In spite of this, Keynesians are already calling for another round of economic stimulus. The never-ending cycle of Keynesian economics continues! The solution, no matter what the situation is, is always a stimulus for the Keynesian Economist. While a government check for $300 to every American may boost the economy for a brief period (and I personally doubt it would even do that, as most Americans are still living in a state of debt and will simply put the money into savings or to credit bills), it is far more likely to simply decrease the value of the dollar once more, cause further inflation and push the prices in the marketplace even further north.
Of course, amidst all of this are the constant reports of the Chinese government stockpiling gold for what looks to be a potential move to back the yuan with the precious metal.

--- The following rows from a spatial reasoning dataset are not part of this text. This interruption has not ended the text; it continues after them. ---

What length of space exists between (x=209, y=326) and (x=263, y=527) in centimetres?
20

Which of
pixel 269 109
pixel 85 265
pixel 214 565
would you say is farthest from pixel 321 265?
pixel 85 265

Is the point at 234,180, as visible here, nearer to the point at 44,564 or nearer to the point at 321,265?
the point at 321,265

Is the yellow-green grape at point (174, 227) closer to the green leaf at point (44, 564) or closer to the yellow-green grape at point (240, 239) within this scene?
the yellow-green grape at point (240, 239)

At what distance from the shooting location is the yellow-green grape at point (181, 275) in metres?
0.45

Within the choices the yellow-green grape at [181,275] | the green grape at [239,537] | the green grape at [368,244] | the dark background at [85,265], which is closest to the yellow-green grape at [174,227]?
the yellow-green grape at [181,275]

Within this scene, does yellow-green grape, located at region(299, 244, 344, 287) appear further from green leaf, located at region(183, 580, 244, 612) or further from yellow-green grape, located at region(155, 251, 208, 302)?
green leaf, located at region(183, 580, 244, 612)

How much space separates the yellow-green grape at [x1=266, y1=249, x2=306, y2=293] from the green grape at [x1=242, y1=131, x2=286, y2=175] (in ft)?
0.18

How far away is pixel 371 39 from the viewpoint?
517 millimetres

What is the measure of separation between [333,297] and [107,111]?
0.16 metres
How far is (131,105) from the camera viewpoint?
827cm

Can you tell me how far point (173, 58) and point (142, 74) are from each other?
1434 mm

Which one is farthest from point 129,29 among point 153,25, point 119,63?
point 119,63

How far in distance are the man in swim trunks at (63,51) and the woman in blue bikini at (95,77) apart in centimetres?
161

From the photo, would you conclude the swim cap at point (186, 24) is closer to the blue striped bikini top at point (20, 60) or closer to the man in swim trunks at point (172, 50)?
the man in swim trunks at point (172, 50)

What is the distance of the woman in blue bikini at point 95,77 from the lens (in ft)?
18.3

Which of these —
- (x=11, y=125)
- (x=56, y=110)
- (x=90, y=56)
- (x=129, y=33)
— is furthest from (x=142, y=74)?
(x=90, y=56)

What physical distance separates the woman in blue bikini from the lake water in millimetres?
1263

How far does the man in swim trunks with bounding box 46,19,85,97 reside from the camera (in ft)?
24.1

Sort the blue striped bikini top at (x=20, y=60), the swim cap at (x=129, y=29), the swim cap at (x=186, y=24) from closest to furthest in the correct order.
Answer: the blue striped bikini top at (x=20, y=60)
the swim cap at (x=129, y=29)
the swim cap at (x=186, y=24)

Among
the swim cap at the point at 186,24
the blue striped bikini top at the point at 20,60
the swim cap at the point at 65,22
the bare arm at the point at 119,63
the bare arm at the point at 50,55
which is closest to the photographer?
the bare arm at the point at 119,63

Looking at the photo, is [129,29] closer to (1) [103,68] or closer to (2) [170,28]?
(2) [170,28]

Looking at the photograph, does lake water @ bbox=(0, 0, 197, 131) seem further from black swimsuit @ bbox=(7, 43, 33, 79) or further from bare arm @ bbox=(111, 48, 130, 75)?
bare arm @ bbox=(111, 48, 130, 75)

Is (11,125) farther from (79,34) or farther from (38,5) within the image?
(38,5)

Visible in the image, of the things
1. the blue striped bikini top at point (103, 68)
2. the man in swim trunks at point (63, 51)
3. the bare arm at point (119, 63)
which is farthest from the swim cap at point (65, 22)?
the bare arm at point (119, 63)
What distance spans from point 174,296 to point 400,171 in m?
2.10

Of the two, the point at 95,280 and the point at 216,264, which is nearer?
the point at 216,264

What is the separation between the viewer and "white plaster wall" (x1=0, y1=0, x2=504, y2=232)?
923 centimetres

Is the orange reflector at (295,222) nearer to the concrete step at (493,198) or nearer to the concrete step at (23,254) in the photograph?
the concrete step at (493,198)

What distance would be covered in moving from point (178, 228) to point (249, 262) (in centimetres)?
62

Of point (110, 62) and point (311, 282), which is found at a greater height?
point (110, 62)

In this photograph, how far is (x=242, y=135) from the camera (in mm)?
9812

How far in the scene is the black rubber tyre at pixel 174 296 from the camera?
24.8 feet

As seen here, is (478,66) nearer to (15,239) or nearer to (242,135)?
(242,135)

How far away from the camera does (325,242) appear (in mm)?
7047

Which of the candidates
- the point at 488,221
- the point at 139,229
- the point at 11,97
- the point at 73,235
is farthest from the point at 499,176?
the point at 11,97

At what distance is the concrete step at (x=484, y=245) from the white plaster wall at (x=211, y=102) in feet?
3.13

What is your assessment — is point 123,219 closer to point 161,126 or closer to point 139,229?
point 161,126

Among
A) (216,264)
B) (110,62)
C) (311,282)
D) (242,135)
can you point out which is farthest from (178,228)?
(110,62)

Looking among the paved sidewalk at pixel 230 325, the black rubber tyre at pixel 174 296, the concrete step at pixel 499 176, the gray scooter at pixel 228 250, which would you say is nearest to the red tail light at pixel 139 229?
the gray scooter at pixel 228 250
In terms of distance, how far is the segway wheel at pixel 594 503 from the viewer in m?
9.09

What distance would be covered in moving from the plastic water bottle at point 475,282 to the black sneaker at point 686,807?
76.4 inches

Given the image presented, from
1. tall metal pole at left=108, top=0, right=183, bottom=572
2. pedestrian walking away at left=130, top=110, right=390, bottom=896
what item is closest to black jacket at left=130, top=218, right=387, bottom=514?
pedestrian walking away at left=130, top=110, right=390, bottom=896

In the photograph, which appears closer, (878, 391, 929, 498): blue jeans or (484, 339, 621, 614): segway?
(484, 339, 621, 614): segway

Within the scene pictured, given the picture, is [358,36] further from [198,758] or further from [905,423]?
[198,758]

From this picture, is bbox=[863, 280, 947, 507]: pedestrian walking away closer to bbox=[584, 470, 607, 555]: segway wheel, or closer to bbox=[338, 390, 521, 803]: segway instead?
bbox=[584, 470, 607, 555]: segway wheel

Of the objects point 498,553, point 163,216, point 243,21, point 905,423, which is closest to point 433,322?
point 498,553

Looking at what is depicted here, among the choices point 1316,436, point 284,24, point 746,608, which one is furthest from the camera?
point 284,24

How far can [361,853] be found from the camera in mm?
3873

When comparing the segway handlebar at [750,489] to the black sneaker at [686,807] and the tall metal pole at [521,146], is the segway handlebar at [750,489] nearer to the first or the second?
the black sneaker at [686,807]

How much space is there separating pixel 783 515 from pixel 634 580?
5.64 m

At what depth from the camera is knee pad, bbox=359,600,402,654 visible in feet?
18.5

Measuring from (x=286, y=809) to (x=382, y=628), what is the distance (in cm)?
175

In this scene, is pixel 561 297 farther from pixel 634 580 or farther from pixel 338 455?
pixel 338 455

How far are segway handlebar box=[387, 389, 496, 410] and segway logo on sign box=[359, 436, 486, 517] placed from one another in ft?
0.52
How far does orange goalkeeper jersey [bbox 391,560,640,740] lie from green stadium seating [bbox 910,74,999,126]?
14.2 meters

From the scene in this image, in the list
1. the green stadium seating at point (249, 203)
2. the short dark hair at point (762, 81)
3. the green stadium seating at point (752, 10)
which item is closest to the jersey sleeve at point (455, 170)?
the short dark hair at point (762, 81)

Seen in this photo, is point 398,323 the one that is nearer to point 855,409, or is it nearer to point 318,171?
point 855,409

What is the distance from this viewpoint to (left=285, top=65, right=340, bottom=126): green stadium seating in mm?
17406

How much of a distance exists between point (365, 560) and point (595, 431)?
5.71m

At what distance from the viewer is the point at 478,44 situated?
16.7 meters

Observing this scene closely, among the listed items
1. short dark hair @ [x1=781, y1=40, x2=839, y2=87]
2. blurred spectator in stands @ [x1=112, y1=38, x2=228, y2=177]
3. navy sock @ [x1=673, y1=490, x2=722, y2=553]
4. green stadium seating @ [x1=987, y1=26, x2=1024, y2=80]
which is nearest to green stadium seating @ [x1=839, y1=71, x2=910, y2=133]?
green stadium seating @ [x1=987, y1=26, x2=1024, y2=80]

Some are theorizing that this would then translate to the yuan becoming the world reserve currency, due to the yuan’s new-found stability. This is a possibility, even though the Chinese would stand to lose trillions of dollars not only in the debt they hold for the United States in our dollars, but also due to the potential for a crash of the Dollar. A worthless Dollar would then have a massive impact on China’s economy, as we would no longer be a viable export market for them. So it’s not likely in all reality. Still, every time we devalue our currency by printing money out of thin air and “The Amazing Bernake” pulls more billions out of his bottomless top hat, we spit in the face of our creditors. There will eventually be a breaking point.